The exact number of victims may never be fully ascertained. At the time the international Red Cross counted 1,500 bodies, but by 22 September, this number had risen to 2,400. The following day a further 350 bodies were uncovered, but because the Lebanese authorities forbade the opening of mass graves, the true number will probably never be known. Realistically, the number of victims is somewhere around 3,000 to 3,500, one quarter of whom were Lebanese, while the remainder were Palestinians.
The Israeli public were sickened when they discovered what had taken place, and on 25 September a huge demonstration of 300,000 Israelis was held in Tel Aviv, demanding the resignation of Prime Minister Menahem Begin and Ariel Sharon. They also demanded the establishment of a judicial commission of inquiry to investigate the circumstances of the massacre.
Even though Sharon insisted that he could not have known that the Phalangists were going to commit the atrocities in the Sabra and Shatila camps, he was still forced to resign his post as Defence Minister. Sharon’s reputation worldwide deteriorated to such a degree that it nearly ended his political career.
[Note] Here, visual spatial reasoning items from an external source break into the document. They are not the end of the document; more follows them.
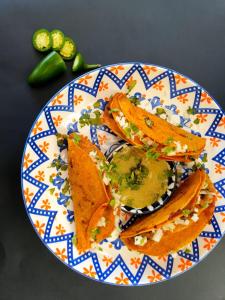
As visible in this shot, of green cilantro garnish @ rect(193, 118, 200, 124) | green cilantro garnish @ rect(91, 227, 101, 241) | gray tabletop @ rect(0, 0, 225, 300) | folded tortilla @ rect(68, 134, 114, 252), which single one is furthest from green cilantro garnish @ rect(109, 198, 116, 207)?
green cilantro garnish @ rect(193, 118, 200, 124)

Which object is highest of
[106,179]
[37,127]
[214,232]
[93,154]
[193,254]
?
[37,127]

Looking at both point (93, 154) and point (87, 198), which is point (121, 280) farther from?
point (93, 154)

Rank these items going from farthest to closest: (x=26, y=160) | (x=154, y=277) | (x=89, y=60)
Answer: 1. (x=89, y=60)
2. (x=154, y=277)
3. (x=26, y=160)

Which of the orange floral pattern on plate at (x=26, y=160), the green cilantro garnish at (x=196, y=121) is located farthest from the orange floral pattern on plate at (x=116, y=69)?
the orange floral pattern on plate at (x=26, y=160)

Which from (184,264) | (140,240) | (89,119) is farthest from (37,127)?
(184,264)

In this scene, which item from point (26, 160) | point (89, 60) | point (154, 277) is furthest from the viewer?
point (89, 60)

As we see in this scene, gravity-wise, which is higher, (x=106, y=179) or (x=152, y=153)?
(x=152, y=153)

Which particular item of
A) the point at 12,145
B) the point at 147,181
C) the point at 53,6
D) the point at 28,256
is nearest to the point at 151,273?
the point at 147,181
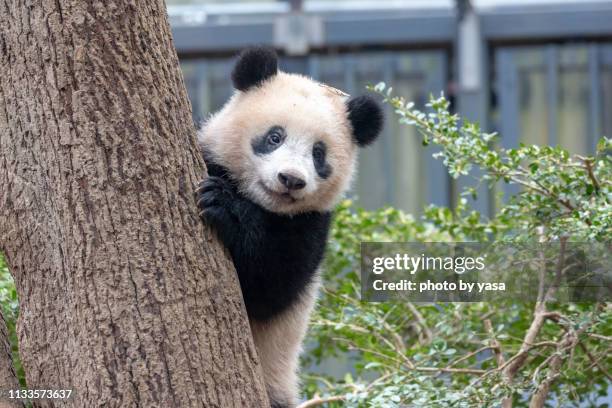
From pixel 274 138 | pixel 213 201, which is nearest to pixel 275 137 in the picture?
pixel 274 138

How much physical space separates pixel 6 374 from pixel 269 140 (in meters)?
1.37

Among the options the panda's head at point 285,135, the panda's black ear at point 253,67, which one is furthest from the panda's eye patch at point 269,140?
the panda's black ear at point 253,67

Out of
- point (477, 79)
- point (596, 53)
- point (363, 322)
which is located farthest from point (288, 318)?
point (596, 53)

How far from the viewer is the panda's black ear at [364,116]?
394 centimetres

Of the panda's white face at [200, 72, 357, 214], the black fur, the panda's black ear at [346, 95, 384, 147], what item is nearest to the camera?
the black fur

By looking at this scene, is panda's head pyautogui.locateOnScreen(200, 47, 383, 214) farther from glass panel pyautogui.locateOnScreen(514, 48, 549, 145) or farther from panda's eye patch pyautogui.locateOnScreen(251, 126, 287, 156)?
glass panel pyautogui.locateOnScreen(514, 48, 549, 145)

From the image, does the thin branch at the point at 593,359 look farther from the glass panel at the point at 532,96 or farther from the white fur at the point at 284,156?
the glass panel at the point at 532,96

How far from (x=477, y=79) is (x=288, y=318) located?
5188mm

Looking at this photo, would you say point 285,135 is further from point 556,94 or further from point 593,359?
point 556,94

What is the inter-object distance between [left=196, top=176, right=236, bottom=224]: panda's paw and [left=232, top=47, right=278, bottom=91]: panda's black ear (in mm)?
971

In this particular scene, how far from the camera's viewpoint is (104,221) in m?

The Phalangist leader, Elie Hobeika, who was held directly responsible for carrying out the massacres, was under investigation for several years before his sudden death in 1985. Apart from his involvement in the massacres, Hobeika was also linked to several other crimes, including the 1978 assassination of Zghorta MP, Tony Franjieh, and a 1985 car bomb attack that severely injured Sidon MP, Mustafa Saad and killed his daughter, Natasha. It is believed that the Syrians discovered Hobeika’s involvement with the CIA and arranged for his death in a part of Beirut that was heavily patrolled by Lebanese security forces. He was killed in a bomb blast on 24 January, 2002, just one day after he said he was ready to testify in a case brought by Palestinians in Belgium accusing Ariel Sharon of sanctioning the Sabra and Shatila massacres.
The secrets of the Palestinian camp atrocities have probably gone to the grave with the death of Hobeika. A Belgian court has now postponed a decision over whether to indict Ariel Sharon for his role, while lawyers for the survivors try to gather more evidence. However, as two more Phalangist militia have been mysteriously murdered since the death of Hobeika, there is major concern that the true events may never be uncovered as the death list continues to grow.